Até aqui nosso trabalho apontou em Portugal traços de uma função identitária entre os
hospitalários e o Santo Lenho de Marmelar porém, sobre o tema proposto nesse trabalho –
“Os Guardiães do Santo Lenho” – registramos que existem pontos que precisam ser melhor
estudados com o fito de conhecer se foi uma motivação política que levou os hospitalários a
possuírem um fragmento do Santo Lenho em Portugal, apoiados na narrativa do milagre que
assegurou a presença da relíquia na região de Portel, área de sua influência.

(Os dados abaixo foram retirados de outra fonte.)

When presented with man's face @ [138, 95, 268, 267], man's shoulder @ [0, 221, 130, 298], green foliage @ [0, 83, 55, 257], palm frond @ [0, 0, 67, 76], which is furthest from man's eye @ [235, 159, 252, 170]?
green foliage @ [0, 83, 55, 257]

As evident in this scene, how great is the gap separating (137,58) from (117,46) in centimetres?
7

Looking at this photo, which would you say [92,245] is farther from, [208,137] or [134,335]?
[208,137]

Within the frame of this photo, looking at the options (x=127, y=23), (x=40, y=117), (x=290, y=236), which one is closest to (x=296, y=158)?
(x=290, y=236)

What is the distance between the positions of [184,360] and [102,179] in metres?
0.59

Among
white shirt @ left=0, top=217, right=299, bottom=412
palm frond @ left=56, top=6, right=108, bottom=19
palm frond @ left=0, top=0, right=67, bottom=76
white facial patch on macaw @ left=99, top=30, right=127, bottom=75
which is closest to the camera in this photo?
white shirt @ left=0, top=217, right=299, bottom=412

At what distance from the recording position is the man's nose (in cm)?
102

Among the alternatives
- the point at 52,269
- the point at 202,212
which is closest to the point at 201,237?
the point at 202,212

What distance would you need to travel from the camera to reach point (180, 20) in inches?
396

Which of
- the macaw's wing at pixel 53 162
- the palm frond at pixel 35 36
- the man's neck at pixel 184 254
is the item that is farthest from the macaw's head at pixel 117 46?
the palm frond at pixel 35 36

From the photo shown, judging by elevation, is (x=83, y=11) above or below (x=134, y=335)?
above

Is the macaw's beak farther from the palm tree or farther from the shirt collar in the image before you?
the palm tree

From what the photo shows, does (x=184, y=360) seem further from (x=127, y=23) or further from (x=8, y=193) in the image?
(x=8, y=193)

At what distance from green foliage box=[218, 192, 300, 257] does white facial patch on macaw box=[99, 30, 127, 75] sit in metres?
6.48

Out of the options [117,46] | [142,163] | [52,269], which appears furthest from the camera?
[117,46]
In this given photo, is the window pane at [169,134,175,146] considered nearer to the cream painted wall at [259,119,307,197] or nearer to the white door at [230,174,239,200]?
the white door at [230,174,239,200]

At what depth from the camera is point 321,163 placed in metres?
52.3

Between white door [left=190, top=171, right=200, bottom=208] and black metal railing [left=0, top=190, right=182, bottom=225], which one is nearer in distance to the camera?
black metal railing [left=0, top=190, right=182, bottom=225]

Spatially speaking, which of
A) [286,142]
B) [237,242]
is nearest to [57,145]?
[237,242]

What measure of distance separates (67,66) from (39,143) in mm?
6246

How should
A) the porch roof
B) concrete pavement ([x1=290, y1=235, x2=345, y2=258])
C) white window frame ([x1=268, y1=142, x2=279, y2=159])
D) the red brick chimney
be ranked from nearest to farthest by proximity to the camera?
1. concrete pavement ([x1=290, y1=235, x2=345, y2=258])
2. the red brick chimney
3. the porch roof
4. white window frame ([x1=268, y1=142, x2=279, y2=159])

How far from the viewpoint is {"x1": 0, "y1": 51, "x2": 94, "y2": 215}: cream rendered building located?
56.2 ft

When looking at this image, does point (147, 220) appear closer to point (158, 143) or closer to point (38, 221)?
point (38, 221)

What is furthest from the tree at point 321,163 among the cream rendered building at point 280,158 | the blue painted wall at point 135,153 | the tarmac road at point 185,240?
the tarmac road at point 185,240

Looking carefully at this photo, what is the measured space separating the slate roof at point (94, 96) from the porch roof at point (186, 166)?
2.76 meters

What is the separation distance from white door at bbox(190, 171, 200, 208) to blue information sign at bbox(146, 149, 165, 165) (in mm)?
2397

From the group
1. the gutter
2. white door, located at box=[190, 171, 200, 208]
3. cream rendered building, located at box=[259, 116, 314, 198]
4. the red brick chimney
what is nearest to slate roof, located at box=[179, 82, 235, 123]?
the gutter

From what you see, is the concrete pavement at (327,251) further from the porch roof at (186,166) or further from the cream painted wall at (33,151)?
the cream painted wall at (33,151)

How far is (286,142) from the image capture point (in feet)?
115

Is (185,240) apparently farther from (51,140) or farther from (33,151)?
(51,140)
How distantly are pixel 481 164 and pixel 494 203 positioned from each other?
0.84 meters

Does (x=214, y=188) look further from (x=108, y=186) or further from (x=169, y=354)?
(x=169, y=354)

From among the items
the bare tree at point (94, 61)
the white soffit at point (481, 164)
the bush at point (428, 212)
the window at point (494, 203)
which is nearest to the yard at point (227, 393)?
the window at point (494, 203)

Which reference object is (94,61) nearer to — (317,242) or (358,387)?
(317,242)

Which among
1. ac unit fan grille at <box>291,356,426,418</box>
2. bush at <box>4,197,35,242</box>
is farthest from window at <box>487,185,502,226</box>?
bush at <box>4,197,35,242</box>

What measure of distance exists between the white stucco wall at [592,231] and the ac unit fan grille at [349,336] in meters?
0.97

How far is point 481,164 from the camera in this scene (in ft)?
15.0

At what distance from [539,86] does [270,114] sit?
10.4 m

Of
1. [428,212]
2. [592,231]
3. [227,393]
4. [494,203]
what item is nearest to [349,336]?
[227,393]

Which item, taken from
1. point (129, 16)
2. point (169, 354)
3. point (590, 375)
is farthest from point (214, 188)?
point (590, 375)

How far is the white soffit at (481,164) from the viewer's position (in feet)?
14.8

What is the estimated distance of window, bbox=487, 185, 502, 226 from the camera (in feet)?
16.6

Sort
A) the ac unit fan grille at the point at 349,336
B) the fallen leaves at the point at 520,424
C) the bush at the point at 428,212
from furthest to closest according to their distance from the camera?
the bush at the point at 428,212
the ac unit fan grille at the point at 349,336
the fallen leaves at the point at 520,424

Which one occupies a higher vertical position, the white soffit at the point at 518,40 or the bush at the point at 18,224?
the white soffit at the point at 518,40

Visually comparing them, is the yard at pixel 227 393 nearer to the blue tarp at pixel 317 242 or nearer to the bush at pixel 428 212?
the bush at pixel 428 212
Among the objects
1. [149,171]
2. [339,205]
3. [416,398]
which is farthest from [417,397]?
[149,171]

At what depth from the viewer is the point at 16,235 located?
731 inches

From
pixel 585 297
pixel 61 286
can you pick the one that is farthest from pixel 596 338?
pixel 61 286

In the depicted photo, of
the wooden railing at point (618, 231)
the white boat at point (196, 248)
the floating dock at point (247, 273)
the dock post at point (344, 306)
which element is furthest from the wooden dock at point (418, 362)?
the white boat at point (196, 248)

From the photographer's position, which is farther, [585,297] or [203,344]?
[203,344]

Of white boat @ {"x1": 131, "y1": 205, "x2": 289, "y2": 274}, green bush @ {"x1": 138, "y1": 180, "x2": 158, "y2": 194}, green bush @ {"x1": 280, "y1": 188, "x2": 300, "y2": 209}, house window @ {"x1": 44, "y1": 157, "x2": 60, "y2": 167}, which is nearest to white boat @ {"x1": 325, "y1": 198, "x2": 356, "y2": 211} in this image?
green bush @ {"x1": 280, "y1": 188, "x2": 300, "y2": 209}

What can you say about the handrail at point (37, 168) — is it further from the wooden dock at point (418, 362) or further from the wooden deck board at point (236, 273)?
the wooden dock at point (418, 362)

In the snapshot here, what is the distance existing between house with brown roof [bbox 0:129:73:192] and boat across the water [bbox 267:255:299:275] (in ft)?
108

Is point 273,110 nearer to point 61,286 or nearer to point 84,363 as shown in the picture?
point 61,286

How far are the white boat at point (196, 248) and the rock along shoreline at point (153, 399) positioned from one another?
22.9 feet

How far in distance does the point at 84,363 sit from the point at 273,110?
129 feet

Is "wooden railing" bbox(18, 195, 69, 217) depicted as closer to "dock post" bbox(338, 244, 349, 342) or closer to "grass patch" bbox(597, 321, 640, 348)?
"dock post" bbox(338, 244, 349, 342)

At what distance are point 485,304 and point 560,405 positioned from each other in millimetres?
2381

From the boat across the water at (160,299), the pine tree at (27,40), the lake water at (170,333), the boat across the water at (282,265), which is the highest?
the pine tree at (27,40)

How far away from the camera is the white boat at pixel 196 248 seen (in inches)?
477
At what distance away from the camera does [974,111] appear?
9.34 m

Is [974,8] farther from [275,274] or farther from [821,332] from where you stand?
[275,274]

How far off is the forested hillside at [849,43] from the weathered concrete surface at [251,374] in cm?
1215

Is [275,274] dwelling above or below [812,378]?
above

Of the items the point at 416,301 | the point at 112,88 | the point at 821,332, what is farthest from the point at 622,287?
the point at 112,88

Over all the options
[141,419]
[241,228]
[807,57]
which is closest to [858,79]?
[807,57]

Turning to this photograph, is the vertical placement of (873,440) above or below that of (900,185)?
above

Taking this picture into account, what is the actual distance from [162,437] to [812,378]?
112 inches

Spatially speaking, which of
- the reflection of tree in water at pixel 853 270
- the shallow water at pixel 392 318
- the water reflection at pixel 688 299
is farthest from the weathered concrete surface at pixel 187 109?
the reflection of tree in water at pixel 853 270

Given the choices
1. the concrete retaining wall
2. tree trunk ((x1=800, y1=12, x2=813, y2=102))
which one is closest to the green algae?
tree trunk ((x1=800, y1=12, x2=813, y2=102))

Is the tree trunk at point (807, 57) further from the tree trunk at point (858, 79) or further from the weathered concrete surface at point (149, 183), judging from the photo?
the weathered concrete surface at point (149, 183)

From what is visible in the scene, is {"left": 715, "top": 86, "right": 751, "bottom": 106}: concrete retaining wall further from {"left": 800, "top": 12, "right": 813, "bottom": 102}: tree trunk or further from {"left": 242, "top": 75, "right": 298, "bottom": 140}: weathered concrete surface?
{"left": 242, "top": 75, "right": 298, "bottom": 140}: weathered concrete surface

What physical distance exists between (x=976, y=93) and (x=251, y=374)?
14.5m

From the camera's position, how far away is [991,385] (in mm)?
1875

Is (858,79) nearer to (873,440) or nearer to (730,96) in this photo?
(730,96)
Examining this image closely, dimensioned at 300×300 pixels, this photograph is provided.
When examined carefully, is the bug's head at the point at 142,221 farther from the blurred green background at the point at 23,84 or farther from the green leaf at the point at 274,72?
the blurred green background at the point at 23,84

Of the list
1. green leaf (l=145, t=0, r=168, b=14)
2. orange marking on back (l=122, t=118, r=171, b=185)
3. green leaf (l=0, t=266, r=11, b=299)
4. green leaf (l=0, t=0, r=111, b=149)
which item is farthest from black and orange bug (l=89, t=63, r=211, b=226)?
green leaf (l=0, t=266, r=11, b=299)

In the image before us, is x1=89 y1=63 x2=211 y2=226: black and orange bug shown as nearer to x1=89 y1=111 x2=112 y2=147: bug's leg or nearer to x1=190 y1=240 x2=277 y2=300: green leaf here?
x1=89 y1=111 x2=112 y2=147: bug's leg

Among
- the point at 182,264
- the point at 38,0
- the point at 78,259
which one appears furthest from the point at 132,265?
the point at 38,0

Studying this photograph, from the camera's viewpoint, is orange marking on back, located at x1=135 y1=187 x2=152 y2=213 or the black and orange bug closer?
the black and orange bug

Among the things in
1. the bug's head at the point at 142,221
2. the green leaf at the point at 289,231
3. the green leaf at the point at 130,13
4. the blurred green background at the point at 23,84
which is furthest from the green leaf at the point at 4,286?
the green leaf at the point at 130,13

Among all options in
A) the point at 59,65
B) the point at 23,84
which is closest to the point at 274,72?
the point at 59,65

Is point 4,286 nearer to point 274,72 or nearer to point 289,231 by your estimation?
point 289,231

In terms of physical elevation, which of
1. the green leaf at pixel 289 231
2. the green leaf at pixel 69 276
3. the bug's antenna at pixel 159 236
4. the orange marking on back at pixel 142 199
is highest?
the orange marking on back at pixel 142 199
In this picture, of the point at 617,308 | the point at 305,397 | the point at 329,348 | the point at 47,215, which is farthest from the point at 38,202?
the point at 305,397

De outra parte, temos ainda que buscar esclarecimentos acerca do confisco do Santo
Lenho do Mosteiro de Marmelar pelo Rei Dom Diniz I, que somente o devolveu em
testamento e após a sua morte, pois a análise cronológica nos leva a deduzir que a relíquia foi
solicitada em tempos de conflito, entre a ordem e o Rei, e devolvida em tempos de
diplomacia. Para corroborar esse raciocínio temos que, após a batalha do Salado, o Rei
Afonso IV cedeu um pedaço do Santo Lenho para posse definitiva dos hospitalários.
Torcemos para que as respostas a essas questões se tornem desafios e objeto de
trabalhos acadêmicos de outros pesquisadores, que queriam lidar com o importante tema do
papel exercido pelas ordens militares na formação do Reino de Portugal.